Cafer Çelik

Basit tezgah zahmetsiz kazanç

Cafer Çelik

Senelerce önce yakinen şahit oldum. İki tüccar arkadaşla bir vakıf hanının tamiratını yaptırmak, kira sözleşmelerini yenilemek için görevlendirildik. Öğleye kadar hanın işlerine nezaret ediyoruz, öğleden sonra serbest oluyorduk. Esnaf arkadaşlar piyasayı geziyor. Mallar alıp ticaret hanelerine gönderiyorlardı. Memlekette birer yeni daire almışlardı, pencerelerine tül, perde almak için imalathaneye gittiler, alamadan geldiler. Anlatıyorlar. Fabrika imalatını on kişiye, alanlarda onar kişiye, onlarda onar kişiye satarmış. İstanbul toptancısı dördüncü el olurmuş. Anadolu esnafı ancak dördünü elden belirtilen miktarda alabilecek güçte ise alabilir, piyasaya satabilirmiş. Çoğu zaman fabrika deposundan çıkmadan, kağıt üzerinde satışlar yapılır, her alıcı belli oranda karını edermiş. Son alıcı, tüketici malı mal oluşun kat-kat fazlalısına almış olurmuş. Pahalılıktan etkilenen tüketici olurmuş. Böyle zahmetsiz kazancın karı tezgah şebekesinin her ferdinin hesabında kabardıkça, kabarırmış. Bu tezgah da yer alabilmek için büyük para, etkili kişiler gerekirmiş. Üye sayısını artırmama yasağı varmış. 

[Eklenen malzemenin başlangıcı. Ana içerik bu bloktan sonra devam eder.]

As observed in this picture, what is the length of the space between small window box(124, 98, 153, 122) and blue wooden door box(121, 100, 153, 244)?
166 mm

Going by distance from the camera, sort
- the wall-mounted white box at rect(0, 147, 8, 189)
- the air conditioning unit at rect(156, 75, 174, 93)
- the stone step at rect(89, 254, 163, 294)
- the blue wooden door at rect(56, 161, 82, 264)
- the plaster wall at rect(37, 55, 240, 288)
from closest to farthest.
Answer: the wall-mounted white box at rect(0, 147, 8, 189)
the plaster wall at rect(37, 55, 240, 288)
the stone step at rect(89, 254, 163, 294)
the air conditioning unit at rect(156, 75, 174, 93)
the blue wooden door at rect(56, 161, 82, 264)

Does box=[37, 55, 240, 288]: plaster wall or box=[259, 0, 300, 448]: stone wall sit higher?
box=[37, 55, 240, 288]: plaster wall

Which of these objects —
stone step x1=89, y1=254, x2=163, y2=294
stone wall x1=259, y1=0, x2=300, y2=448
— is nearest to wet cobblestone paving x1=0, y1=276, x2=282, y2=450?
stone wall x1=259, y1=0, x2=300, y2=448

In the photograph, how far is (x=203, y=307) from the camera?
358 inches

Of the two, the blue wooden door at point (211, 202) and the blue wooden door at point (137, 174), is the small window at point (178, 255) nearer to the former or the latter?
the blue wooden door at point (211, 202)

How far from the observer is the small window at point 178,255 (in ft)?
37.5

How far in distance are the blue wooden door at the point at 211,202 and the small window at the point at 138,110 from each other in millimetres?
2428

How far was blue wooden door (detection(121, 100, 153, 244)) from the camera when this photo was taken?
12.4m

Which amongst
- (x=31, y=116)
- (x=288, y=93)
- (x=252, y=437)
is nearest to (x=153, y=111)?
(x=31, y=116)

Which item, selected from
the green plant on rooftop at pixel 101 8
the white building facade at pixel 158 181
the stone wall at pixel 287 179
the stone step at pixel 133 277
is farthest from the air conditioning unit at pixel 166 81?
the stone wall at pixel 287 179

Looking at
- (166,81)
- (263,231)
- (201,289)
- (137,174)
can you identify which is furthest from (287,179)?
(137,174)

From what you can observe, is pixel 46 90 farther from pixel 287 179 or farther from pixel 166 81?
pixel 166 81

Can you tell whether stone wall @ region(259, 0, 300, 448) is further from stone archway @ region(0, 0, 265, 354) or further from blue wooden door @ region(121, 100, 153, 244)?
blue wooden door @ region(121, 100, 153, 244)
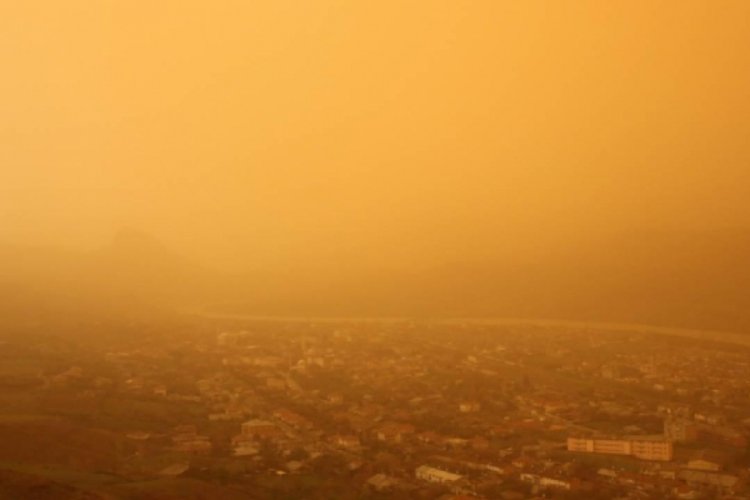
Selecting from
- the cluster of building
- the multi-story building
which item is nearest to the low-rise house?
the cluster of building

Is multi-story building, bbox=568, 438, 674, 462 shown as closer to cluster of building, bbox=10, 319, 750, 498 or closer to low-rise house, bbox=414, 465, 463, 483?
cluster of building, bbox=10, 319, 750, 498

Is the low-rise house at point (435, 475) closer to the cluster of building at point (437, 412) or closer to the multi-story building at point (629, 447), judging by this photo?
the cluster of building at point (437, 412)

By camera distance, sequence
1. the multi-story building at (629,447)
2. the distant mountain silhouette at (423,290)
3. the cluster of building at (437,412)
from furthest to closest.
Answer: the distant mountain silhouette at (423,290) → the multi-story building at (629,447) → the cluster of building at (437,412)

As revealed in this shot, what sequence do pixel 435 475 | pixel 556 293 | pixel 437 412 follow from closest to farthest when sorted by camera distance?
1. pixel 435 475
2. pixel 437 412
3. pixel 556 293

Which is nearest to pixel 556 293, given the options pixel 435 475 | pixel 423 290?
pixel 423 290

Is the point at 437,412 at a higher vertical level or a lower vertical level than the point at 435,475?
higher

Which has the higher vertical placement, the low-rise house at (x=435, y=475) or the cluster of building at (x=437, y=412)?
the cluster of building at (x=437, y=412)

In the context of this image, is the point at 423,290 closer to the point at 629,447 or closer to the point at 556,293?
the point at 556,293

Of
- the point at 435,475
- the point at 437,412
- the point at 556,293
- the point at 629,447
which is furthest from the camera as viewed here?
the point at 556,293

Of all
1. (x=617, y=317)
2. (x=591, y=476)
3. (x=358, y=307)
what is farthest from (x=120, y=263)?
(x=591, y=476)

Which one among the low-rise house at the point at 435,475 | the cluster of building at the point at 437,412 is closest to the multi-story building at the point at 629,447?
the cluster of building at the point at 437,412

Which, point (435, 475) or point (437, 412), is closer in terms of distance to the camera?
point (435, 475)

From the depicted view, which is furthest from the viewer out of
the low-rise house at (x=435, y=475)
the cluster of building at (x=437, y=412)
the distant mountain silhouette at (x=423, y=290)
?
the distant mountain silhouette at (x=423, y=290)
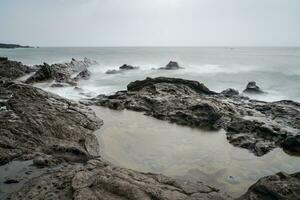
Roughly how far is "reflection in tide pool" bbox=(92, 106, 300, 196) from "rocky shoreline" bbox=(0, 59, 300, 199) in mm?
529

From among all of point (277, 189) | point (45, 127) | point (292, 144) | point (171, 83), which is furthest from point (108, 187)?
point (171, 83)

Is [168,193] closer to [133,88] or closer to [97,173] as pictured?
[97,173]

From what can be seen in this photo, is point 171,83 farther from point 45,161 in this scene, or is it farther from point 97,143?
point 45,161

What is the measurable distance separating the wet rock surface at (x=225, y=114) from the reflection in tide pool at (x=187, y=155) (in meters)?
0.56

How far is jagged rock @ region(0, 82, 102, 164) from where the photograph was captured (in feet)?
27.5

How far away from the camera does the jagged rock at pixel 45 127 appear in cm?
838

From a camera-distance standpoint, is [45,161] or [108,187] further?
[45,161]

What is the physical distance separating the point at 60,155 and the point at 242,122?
7909mm

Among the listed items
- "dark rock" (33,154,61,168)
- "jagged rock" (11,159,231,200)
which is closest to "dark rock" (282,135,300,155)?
"jagged rock" (11,159,231,200)

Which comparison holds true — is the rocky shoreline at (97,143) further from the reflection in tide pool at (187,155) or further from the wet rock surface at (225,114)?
the reflection in tide pool at (187,155)

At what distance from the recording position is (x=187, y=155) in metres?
9.84

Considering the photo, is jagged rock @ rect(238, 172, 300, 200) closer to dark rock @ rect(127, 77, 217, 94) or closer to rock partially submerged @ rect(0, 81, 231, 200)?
rock partially submerged @ rect(0, 81, 231, 200)

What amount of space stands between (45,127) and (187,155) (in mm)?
4888

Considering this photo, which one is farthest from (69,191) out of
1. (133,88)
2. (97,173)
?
(133,88)
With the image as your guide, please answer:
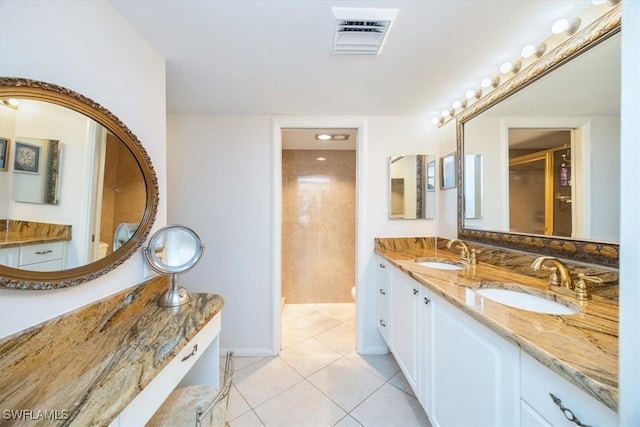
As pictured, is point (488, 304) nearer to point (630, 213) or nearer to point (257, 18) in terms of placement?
point (630, 213)

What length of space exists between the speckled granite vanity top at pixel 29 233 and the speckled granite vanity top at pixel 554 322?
1508 millimetres

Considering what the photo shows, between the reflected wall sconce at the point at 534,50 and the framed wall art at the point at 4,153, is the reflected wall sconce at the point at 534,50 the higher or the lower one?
the higher one

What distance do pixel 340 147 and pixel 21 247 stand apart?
2891mm

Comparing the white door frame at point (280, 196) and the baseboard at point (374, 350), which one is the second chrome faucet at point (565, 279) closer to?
the white door frame at point (280, 196)

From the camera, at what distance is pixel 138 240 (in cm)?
111

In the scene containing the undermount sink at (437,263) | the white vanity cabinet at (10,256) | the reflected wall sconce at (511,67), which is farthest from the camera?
the undermount sink at (437,263)

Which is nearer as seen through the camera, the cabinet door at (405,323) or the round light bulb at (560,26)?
the round light bulb at (560,26)

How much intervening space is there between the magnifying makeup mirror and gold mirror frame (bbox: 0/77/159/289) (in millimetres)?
67

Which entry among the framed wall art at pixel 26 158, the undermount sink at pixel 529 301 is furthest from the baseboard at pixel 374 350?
the framed wall art at pixel 26 158

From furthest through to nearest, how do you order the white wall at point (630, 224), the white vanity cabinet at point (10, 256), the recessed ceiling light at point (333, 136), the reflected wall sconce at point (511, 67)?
1. the recessed ceiling light at point (333, 136)
2. the reflected wall sconce at point (511, 67)
3. the white vanity cabinet at point (10, 256)
4. the white wall at point (630, 224)

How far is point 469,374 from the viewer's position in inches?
37.1

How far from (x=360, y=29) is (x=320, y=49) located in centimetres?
23

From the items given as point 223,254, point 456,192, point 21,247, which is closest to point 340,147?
point 456,192

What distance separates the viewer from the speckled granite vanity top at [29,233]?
2.23 ft
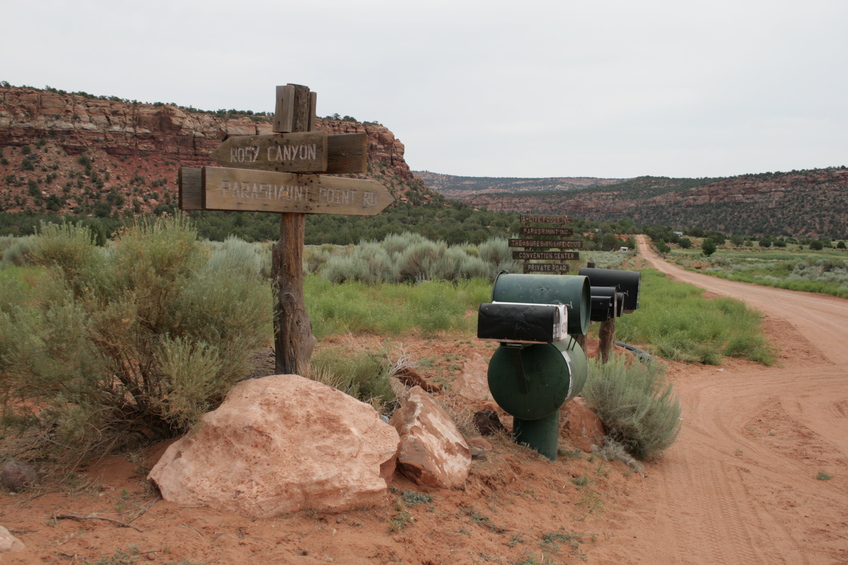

Diğer bir tezgah imara açma, imar planı. İmara açılacak yerler bilenler, bildirilenler tarafından tarım arazisi olarak dönümler olarak ele geçirilip, dönümün kat, kat fazlasına metrekaresinin satılması, mal sahibinin elindeyken, tarım arazisi diye kulübe yapılması kanunen yasak olan yerlerin imara açılması, hazine ve belediyelere ait bazı yerlerin ucuz fiyatla verilmek istenenlere satılması, alan tarafından kısa zamanda yüksek karla el değiştirmesi, bizim bilmediğimiz, duymadığımız daha neler, neler. Alım-satımı ayarlayan, ismi geçmeyen, ya doğrudan veya dolaylı olarak hissesi kendine ulaşan kimseler….   

Makam kapma, sermaye yapma mücadelesinde halk kullanılmakta, çoğu zaman muhalif görülenler anlaşmakta, faydalı olma görünümüyle, millet ve memleketten faydalananlar faydalanmaya devam etmektedir. Halk taraf tutar hale getirilmiş, kendi tarafından olduğunu sandığı kimselerin yaptığı hıyaneti örtmeye, hizmet olarak görmeye, göstermeye çalışmaktadır. Memleket-millet tarafı olmalı, hizmet takdir edilmeli, hıyanetin üzerine gidilmelidir. Gitmeyenler hıyanete göz yumanlar, ortaklar olarak değerlendirilmelidir.

Ayrıca bazı kurdurulmuş kurum ve kuruluşlar var. Bir şeyler yapacaklarına inanlar tarafından üye olunur, aidat ödenir, seneler geçer faydalı iş yaptıkları görülmez. Alınan paralarla kira ve birkaç kişiye aylık ödenir. Vatandaşın birleşip etkin olma güveni zedelenir. Kimse, kimseye itimat etmeyen, sayıca çok, birliği yok edilmiş, kalabalıkların oluşmasına yardım edilir. Yapılan yanlışların, faydalıların lafı edilir, yanlışlar önlenemez, faydalılar yapılamaz. Şeklen insan, ismen İslam olan topluluk, diğer canlılar gibi birleşip, zararlıları yok etme, yararlıları çoğaltmayı düşünemez, yapamaz hale gelir. 

Her türlü imkan, kabiliyet var. Bu çözülüşlük insanımızı ferdileştirmekte, birleşemediklerinden her olumsuz durumlar karşısında aciz duruma düşürmektedir. Yerleştirilmiş bir durum var. Yetkililerin emriyle, öncülüğünde hayırlılar yapılır, Zaralılar önlenir. Millete hizmet için maaş ve vazife alanlar, zararlıları, yararlıları titizlikle görmeli, yapılması gerekenlerin yapılmasına öncülük etmeli. Ömrü, akşam edip yevmiye, ayı tamamlayıp aylık, yılları tamamlayıp emekli olmayı düşünerek tüketmemelidir. Millet kasasından alınan borçtur. Borç,hizmetin, yapılabileceklerin azamisi yapılmakla ödenir. Azami gayret gösterenler, huzur bulur, mükafat görür. Gereğini yapmayanlar pişman olurlar.